_Task goal:_ Please extract each line in the records below containing the word "that", and copy those lines in full.

[Stored items]
>> Begin
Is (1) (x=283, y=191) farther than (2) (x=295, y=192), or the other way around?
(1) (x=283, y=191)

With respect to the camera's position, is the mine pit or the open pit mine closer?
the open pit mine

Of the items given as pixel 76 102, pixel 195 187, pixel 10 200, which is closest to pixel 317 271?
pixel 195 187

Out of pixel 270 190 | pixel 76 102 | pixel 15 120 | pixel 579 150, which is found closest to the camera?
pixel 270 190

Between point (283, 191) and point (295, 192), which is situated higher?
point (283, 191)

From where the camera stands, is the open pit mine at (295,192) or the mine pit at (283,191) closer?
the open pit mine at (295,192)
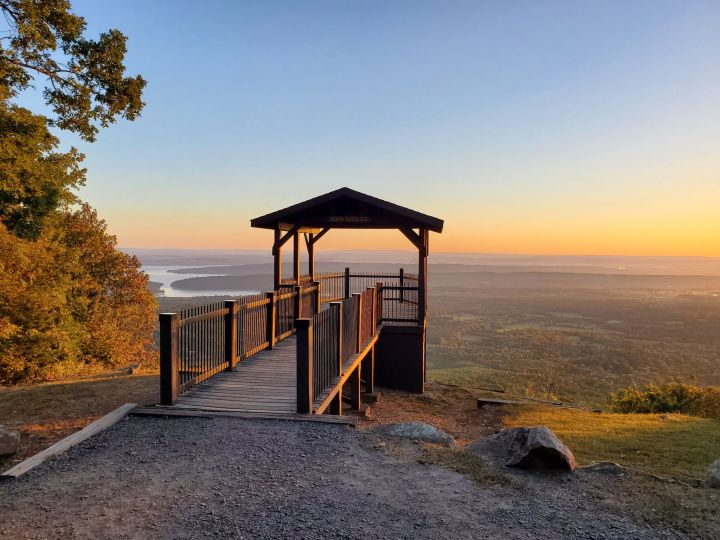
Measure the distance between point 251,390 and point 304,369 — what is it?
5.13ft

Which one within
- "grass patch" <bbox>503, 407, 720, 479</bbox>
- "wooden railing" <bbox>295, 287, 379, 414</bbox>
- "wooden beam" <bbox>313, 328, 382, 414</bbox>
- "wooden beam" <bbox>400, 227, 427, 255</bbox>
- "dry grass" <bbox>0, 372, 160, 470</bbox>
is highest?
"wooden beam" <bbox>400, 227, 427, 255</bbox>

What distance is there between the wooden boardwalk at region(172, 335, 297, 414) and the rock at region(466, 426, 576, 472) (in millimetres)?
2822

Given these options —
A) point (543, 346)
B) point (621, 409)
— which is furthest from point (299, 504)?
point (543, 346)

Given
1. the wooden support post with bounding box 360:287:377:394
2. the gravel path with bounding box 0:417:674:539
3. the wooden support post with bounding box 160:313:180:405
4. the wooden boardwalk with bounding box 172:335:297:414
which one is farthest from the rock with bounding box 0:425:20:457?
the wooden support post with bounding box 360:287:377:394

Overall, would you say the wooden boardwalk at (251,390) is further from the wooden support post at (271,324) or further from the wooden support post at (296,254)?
>> End
>> Begin
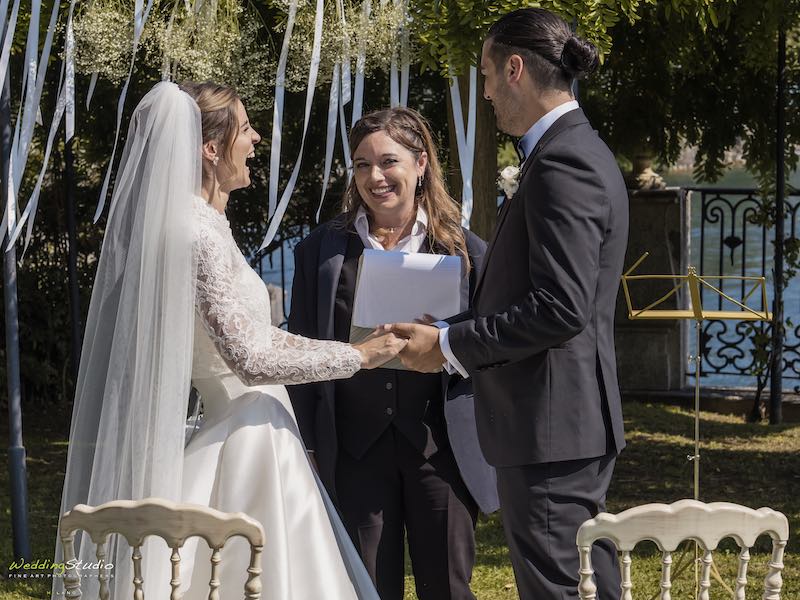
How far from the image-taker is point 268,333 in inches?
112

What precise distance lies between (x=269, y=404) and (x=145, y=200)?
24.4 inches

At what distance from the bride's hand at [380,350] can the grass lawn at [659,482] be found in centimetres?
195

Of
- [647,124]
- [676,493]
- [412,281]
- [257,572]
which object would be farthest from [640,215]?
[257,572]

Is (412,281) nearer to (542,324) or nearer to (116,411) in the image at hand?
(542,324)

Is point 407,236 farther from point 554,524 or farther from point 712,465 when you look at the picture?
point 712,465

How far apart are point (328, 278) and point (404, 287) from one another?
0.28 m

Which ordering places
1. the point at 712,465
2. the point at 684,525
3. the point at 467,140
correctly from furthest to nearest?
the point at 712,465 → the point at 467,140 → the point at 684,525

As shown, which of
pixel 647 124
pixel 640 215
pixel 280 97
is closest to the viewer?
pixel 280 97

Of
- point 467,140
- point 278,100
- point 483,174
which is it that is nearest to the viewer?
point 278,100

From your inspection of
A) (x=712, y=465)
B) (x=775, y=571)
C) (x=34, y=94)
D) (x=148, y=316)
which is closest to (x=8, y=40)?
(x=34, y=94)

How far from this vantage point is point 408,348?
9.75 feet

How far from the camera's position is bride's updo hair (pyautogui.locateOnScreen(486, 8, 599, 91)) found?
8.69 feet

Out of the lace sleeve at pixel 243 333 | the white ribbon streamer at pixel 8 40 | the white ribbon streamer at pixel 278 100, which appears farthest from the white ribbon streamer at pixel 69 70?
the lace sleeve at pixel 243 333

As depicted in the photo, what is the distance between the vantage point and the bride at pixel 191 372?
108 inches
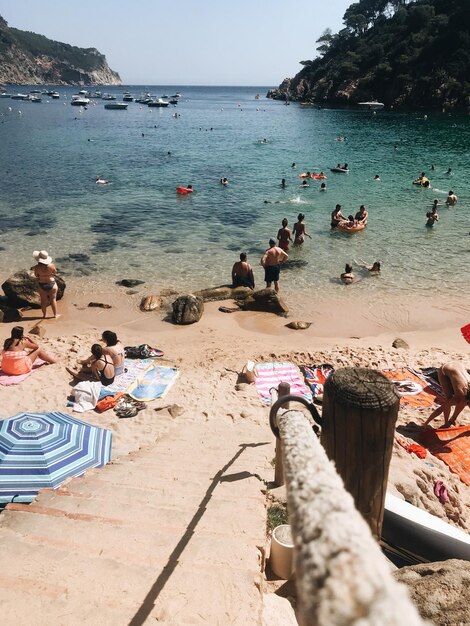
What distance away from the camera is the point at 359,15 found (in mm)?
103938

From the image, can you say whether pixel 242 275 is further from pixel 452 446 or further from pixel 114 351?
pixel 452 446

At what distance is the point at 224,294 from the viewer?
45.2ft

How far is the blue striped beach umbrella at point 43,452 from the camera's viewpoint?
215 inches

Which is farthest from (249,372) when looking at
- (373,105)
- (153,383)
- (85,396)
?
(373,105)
>> End
>> Begin
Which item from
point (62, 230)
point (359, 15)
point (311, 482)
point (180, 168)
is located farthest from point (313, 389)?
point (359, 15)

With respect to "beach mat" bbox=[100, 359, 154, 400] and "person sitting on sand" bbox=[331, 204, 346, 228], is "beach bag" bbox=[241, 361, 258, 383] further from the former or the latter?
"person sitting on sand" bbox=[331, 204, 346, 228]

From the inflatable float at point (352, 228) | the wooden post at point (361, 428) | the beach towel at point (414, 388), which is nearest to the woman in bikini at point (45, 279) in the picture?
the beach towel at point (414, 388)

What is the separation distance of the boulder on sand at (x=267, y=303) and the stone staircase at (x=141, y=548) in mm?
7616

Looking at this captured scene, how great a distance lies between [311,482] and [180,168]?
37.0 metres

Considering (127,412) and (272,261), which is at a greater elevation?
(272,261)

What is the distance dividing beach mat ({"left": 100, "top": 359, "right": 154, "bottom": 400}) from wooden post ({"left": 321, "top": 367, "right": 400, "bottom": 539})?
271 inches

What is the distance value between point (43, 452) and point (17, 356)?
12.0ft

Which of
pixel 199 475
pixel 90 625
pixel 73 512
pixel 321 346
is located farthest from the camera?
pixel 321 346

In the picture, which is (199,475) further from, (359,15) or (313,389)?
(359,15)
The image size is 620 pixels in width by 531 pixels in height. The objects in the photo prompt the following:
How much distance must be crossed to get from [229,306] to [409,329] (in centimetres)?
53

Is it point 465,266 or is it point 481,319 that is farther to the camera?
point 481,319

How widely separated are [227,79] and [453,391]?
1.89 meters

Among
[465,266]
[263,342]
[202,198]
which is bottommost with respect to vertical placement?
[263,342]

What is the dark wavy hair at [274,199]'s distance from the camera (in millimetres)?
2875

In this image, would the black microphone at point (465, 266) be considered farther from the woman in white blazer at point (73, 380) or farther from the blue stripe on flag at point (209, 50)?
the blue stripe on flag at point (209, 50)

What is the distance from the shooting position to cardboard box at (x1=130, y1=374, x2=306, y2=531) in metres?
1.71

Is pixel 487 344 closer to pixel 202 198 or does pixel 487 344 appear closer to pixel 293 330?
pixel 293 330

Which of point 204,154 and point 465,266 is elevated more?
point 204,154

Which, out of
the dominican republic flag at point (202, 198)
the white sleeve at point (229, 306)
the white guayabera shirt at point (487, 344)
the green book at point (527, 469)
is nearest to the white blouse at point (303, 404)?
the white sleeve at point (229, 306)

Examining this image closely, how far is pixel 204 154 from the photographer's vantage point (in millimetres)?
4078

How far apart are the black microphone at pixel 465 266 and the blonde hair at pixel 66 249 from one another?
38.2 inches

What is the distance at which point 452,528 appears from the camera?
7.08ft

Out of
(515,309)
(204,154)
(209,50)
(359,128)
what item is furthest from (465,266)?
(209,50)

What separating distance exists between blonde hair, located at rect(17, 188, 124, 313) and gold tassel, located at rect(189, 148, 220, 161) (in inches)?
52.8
>> End
_Output of the exercise:_
which is it that is nearest to the viewer?
Is it point 465,266 or is it point 481,319 that is farther to the camera?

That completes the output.